Une rencontre qui en dit long sur un rapprochement entamé entre les islamistes du royaume malgré certaines différences de taille qui viennent de temps en temps empêcher une complicité absolue. Mais le rapprochement est-il récent ? Négatif, à en croire Saïd Lakhar, chercheur et spécialiste des mouvements islamistes. «Le rapprochement a toujours existé entre le mouvement et la Jamâa», nous dit-il.

«Les deux mouvements islamistes disposent du même référentiel religieux. Ils ont aussi les mêmes objectifs, à savoir la fondation d’un califat, même s’ils divergent juste par rapport à l’appellation. Troisièmement, ils se considèrent comme une force montante au sein de la société marocaine, face à l’inclinaison d’une autre force, celle des forces laïques et ses composantes.»

Saïd Lakhal

Pour le spécialiste, «le mouvement et la Jamâa se rejoignent dans leurs stratégies d’islamisation de la société marocaine et sur la manière d’ancrer au sein de la société des pratiques religieuses et un mode d’islamisme afin de changer la pensée des citoyens, pour les pousser à réfléchir de la même manière que les deux mouvements, si ce n’est à devenir membres de l’un d’entre eux». Il cite notamment comme exemple «l’accoutrement des femmes et des hommes ces dernières années».

Pour lui, cette stratégie d’islamisation «passe aussi par des projets de loi présentés sous l’hémicycle». L’occasion de rappeler que le PJD, la «devanture politique» du MUR est, lui, «dans une stratégie d’offensive, notamment pour ses positions quant à la campagne de boycott et les propos tenus par le chef du gouvernement et certains membres de son exécutif». 

«Ce parti veut mettre en place une force parallèle au sein de la société, en se joignant à la Jamâa dans ce contexte actuel pour affirmer être les deux mouvements visés par le système ou les partis laïcs. C’est aussi une affirmation que de dire que le MUR et ADWI appartiennent à une seule famille et qu’actuellement, tous les différends et les différences entre les deux entités peuvent être dépassés pour qu’ils joignent leurs forces.»

Saïd Lakhal

ADWI-MUR, une collaboration dans l’ombre ?

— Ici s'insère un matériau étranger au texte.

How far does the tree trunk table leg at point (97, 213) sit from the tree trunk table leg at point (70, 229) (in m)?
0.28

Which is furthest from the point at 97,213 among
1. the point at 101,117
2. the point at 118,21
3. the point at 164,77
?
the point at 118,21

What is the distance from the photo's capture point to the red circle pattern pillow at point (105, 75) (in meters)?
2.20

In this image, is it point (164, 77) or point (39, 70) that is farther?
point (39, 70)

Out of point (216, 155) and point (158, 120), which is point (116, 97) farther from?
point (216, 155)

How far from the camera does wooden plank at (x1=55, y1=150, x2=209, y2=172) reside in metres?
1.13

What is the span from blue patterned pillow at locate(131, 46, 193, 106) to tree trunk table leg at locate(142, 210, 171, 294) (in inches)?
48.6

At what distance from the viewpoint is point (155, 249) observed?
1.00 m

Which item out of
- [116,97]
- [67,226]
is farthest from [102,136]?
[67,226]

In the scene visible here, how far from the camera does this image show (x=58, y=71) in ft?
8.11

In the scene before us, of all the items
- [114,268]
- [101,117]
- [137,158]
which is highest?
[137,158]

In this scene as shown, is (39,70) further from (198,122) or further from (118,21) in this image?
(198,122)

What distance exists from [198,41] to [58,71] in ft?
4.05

Le spécialiste des mouvements islamistes voit dans la médiatisation de ce ftour «un message destiné au système pour lui rappeler que les deux mouvements sont islamistes et que si l’un est touché, l’autre viendra apporter sa solidarité [et] un message aux partis politiques, de la coalition ou de l’opposition, avec notamment le RNI». Saïd Lakhal fait aussi le lien entre ce rapprochement et les «voix qui s’élèvent (sur les réseaux sociaux, ndlr) appelant au limogeage du gouvernement et à la convocation d’élections anticipées».

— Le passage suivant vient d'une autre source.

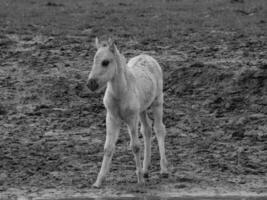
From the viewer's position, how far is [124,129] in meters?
12.6

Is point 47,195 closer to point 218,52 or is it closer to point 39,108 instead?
point 39,108

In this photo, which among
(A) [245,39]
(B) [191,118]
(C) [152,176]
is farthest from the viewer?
(A) [245,39]

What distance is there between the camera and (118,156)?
37.6 feet

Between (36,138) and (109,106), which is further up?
(109,106)

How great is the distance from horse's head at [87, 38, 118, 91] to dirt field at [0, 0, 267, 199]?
1301 millimetres

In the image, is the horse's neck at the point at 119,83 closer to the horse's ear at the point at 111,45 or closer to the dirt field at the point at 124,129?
the horse's ear at the point at 111,45

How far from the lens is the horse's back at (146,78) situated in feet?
34.1

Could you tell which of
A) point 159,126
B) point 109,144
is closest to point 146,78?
point 159,126

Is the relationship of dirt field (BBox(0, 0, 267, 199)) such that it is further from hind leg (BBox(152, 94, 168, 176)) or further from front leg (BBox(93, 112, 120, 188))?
hind leg (BBox(152, 94, 168, 176))

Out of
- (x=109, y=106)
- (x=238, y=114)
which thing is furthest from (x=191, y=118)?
(x=109, y=106)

Pour sa part, le politologue et universitaire Abdessamad Belkebir rappelle aussi que les relations entre le MUR et ADWI «sont continues et ne datent pas d’aujourd’hui». Il nous explique ensuite qu’il «ne maîtrise pas encore cette question [mais qu’il] a remarqué ce rapprochement». «J’ai tenté de le déterminer en me basant sur des positions communes sur certaines questions. J’ai pris la position par rapport à Abdelilah Benkirane en tant que baromètre et j’ai remarqué qu’Al Adl Wal Ihsane et le Mouvement unicité et réforme avaient la même position», fait-il savoir.

«J’avais demandé à la Jamâa de réagir au cas d’Abdelilah Benkirane, ne serait-ce qu’en lui rendant visite, et j’ai été surpris quand ils m’ont informé que même le MUR avait lâché l’ancien chef du gouvernement. C’est ce jour-là que j’ai compris que les deux mouvements sont en perpétuelles collaborations. Quelles en sont les raisons et les finalités ? Je n’ai pas de réponse à cette question.»

Abdessamad Belkebir

Quant à la campagne de boycott de trois entreprises nationales et les sorties qualifiées de «hasardeuses» des ministres du PJD, Abdessamad Belkebir rappelle que le MUR et l’ADWI «ne peuvent pas être d’accord sur une question aussi sulfureuse». «Mais je remarque que certains membres du PJD travaillent d’arrache-pied. Le MUR tient-il un double discours, en se plaçant à la fois avec le gouvernement et le boycott ?», conclut-il sans répondre à cette question.